Cependant leur sexe est plus blanc qu’un couteau qui tranche un cheveu dans l’ombre et le soupir du cadavre se hisse en peinant et en geignant sur le parapet qui garde les gens sensés d’avoir le vertige. L’eau n’est pourtant pas si belle que les hommes aient envie de faire l’amour avec la rivière mais il faut bien se faire une raison.

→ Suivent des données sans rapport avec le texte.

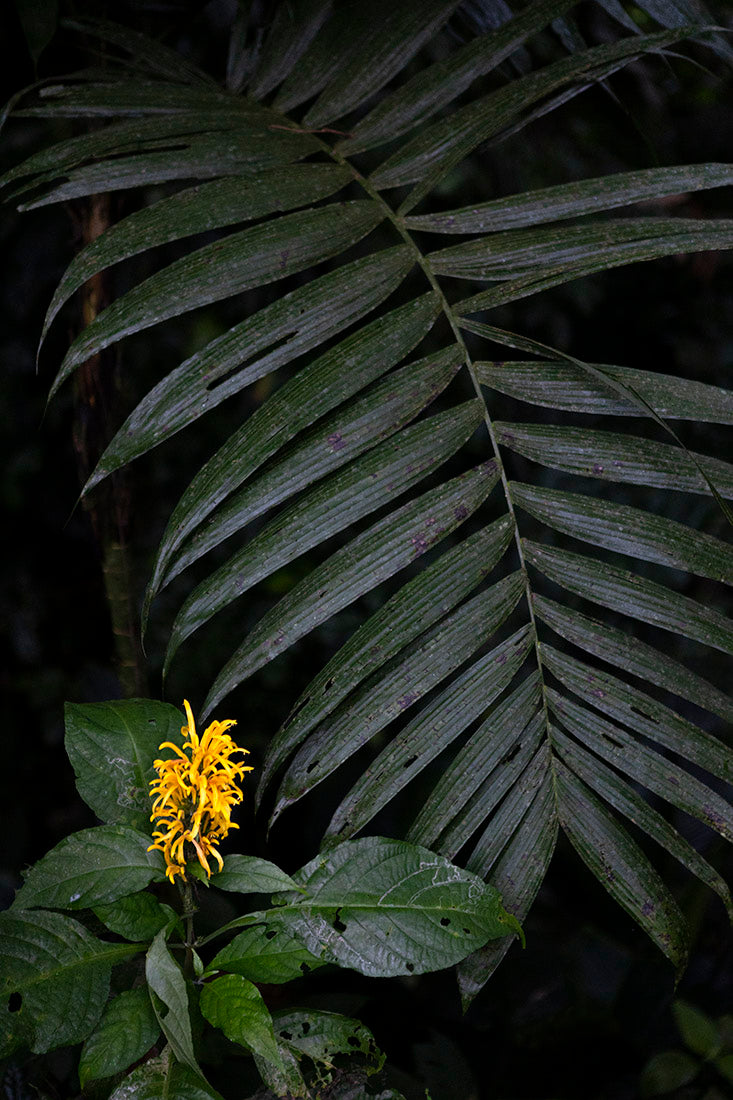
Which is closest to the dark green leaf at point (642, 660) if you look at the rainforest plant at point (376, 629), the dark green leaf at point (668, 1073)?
the rainforest plant at point (376, 629)

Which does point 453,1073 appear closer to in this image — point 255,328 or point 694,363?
point 255,328

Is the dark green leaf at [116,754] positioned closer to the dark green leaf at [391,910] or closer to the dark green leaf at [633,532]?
the dark green leaf at [391,910]

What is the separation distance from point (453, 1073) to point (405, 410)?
84 cm

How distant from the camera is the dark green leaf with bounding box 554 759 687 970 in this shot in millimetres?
698

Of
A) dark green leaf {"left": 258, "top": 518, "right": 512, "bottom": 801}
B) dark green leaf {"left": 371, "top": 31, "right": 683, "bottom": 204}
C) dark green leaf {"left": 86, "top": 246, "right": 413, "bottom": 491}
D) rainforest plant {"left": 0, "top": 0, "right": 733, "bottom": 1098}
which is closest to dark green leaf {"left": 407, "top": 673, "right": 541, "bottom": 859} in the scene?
rainforest plant {"left": 0, "top": 0, "right": 733, "bottom": 1098}

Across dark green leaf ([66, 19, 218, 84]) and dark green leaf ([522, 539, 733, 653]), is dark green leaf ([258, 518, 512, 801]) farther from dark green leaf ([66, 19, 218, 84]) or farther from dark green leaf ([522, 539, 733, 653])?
dark green leaf ([66, 19, 218, 84])

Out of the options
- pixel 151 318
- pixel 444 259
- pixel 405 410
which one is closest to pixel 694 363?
pixel 444 259

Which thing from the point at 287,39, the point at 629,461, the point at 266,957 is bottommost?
the point at 266,957

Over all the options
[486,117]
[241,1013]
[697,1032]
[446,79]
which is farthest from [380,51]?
[697,1032]

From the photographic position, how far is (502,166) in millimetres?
1559

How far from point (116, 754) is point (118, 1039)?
0.75 ft

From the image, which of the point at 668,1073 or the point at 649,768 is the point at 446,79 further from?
the point at 668,1073

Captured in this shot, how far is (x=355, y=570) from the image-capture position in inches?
28.6

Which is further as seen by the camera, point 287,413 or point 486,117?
point 486,117
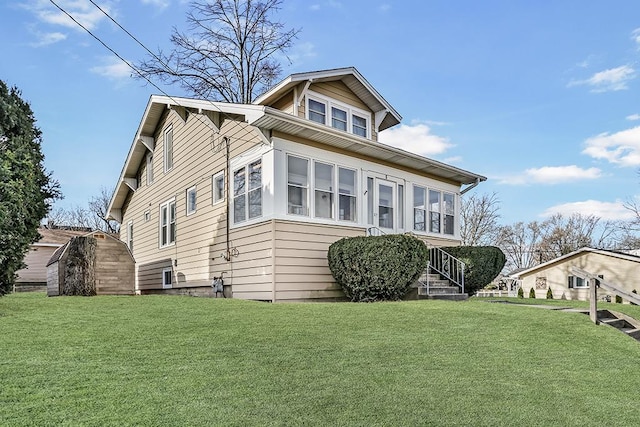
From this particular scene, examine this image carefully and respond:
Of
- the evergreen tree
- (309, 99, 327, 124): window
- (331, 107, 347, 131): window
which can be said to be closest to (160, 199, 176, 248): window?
(309, 99, 327, 124): window

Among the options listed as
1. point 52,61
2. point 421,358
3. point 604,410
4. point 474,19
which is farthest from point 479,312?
point 52,61

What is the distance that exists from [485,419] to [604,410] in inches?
53.1

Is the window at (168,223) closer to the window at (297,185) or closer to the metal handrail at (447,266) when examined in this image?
the window at (297,185)

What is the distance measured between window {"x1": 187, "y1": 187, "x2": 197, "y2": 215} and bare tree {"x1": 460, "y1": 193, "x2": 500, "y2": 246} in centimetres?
2909

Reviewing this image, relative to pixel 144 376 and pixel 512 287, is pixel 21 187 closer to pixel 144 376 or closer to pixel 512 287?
pixel 144 376

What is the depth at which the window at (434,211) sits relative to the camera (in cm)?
1498

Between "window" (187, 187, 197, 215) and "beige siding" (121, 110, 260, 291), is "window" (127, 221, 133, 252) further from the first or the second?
"window" (187, 187, 197, 215)

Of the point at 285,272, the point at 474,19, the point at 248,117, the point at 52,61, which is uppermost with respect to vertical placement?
the point at 474,19

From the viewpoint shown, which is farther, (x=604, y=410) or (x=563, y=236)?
(x=563, y=236)

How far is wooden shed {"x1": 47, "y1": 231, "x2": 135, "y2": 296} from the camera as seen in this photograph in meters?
13.1

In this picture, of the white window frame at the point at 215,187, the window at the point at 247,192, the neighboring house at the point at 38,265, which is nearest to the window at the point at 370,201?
the window at the point at 247,192

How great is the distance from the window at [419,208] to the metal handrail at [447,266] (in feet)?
2.59

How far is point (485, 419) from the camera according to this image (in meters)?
4.02

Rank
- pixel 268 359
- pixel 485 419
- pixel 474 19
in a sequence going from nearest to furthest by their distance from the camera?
pixel 485 419
pixel 268 359
pixel 474 19
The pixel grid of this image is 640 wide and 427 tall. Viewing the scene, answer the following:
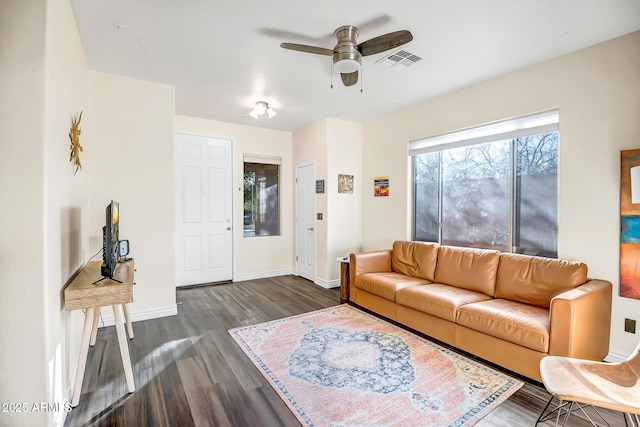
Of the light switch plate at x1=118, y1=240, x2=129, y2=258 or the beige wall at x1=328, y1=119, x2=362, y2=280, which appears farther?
the beige wall at x1=328, y1=119, x2=362, y2=280

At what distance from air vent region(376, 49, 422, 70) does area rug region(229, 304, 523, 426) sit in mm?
2672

– Allez ne riez pas la nuit approche à grand vol de moineaux. La nuit est ce soir une jeune chienne qui attend le retour d’une pluie d’avril et rit de sa chance : elle a en effet découvert ce matin un plumier plein d’écrevisses qui rient encore de la naïveté de la chienne laquelle les avait prises pour des héliotropes et s’était tournée vers leur tête croyant voir le soleil. En effet le soleil apparut entre les pattes des écrevisses : c’était une petite rose de forme longitudinale à peu près semblable à une braguette.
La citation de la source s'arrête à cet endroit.